Purtroppo, però, tutte le ricchezze alimentari offerte
dalla natura sono
disponibili in maniera molto disuguale fra i diversi
paesi e popoli. A circa un miliardo di
terrestri arriva una frazione insufficiente per vivere una vita sana o
addirittura per sopravvivere, perché una parte dei prodotti agricoli locali va
perduta per attacco di parassiti e mancanza di tecniche di conservazione e una
parte viene dirottata, dai grandi proprietari terrieri, verso i più redditizi
allevamenti zootecnici o verso la produzione di carburanti “ecologici”; hanno ragione coloro che sostengono che il mais viene
tolto di bocca ai poveri affamati per far correre i “suv” dei paesi ricchi.
Nello
stesso tempo nei paesi industrializzati e ricchi, con circa due miliardi di
abitanti, molti si ammalano perché mangiano troppo e di tutto il cibo che entra
nelle famiglie, nei ristoranti, nelle mense delle comunità, circa un quarto va perduto come rifiuti nelle
discariche. Sono vissuto in un tempo in cui si raccontava ai bambini l’ingenua
favoletta di Gesù che scendeva da cavallo per raccogliere una briciola di pane
caduta per terra. Oggi la massa di perdite e di sprechi del ciclo alimentare ammonta
nel mondo ad alcuni miliardi di tonnellate all’anno, uno
scandalo. Un anno fa, il 9 dicembre 2013, il Papa Francesco ha invitato le
istituzioni e ciascuno di noi “a dare voce a tutte le persone che soffrono
silenziosamente la fame, affinché questa voce diventi un ruggito in grado si
scuotere il mondo”. Un ruggito, capite?
E ha continuato invitando a “diventare più consapevoli nelle nostre scelte
alimentari, che spesso comportano lo spreco di cibo e un cattivo
uso delle risorse a nostra disposizione”. Una denuncia che ha continuato anche
tutto quest’anno, anche nell’intervento, pochi giorni fa, alla
conferenza internazionale sulla nutrizione, spiegando che “la
lotta contro la fame e la denutrizione viene ostacolata dalla priorità del
mercato e dalla preminenza del guadagno che hanno ridotto il cibo ad una merce
qualsiasi soggetta a speculazioni anche finanziarie”.
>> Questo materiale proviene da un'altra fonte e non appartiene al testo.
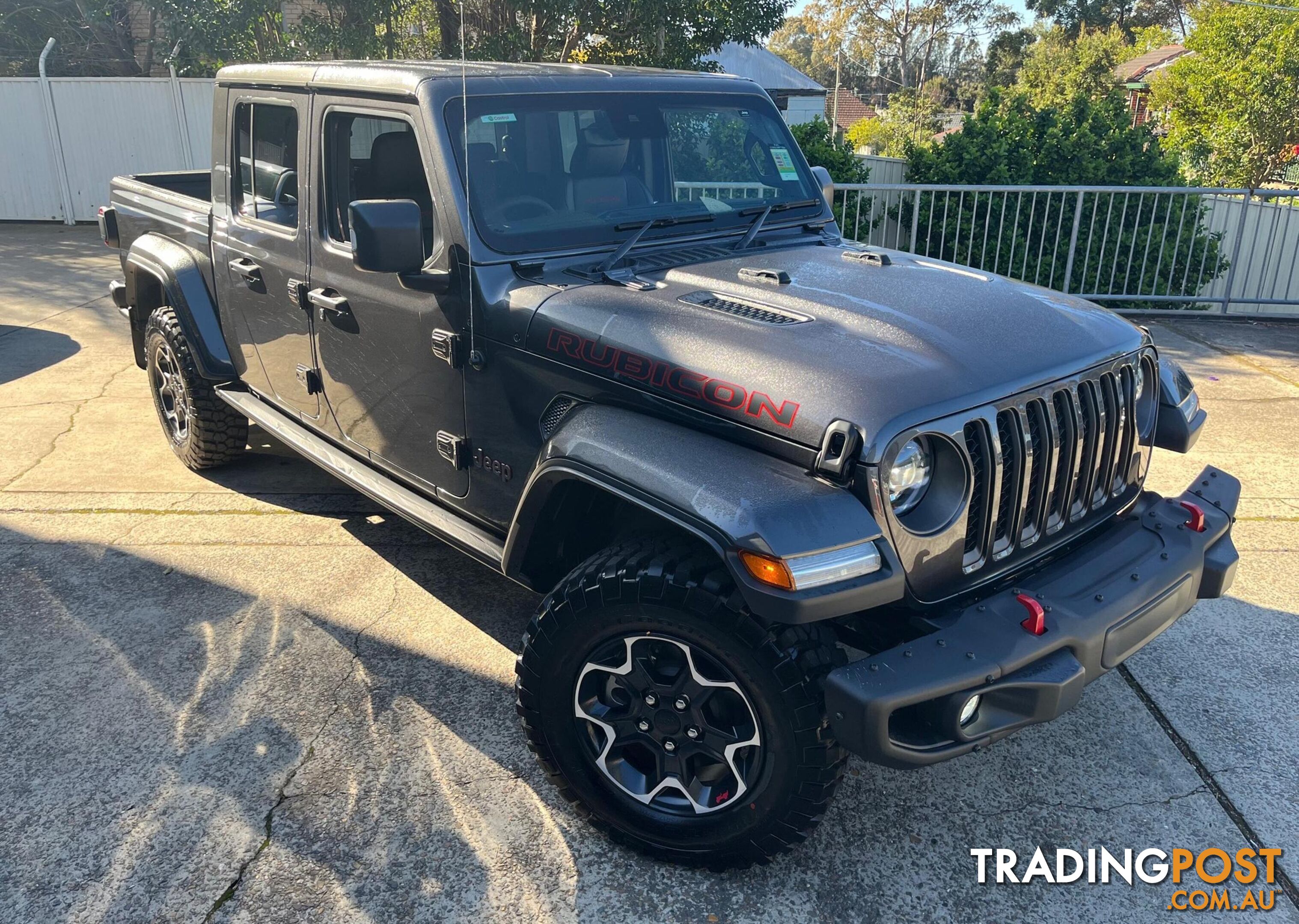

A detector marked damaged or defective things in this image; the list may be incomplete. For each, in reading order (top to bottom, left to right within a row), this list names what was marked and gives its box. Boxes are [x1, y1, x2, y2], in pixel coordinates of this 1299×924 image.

C’è da augurarsi che la esposizione di
Milano contribuisca a far conoscere nuove strade con cui “nutrire il pianeta”, e non solo la parte ricca e opulenta, a incoraggiare una agricoltura basata sulla
solidarietà e nuovi rapporti economici internazionali, a indicare come è
possibile usare l’”energia per la vita”. Un ruolo importante
avrebbero anche le Università e una ricerca scientifica orientata a riconoscere
dove si trovano gli sprechi, come è possibile trasformare lo scarto in ricchezza, come
è possibile trarre cibo di buon valore alimentare da sottoprodotti o da piante
finora trascurate, come sviluppare una “tecnologia della carità”.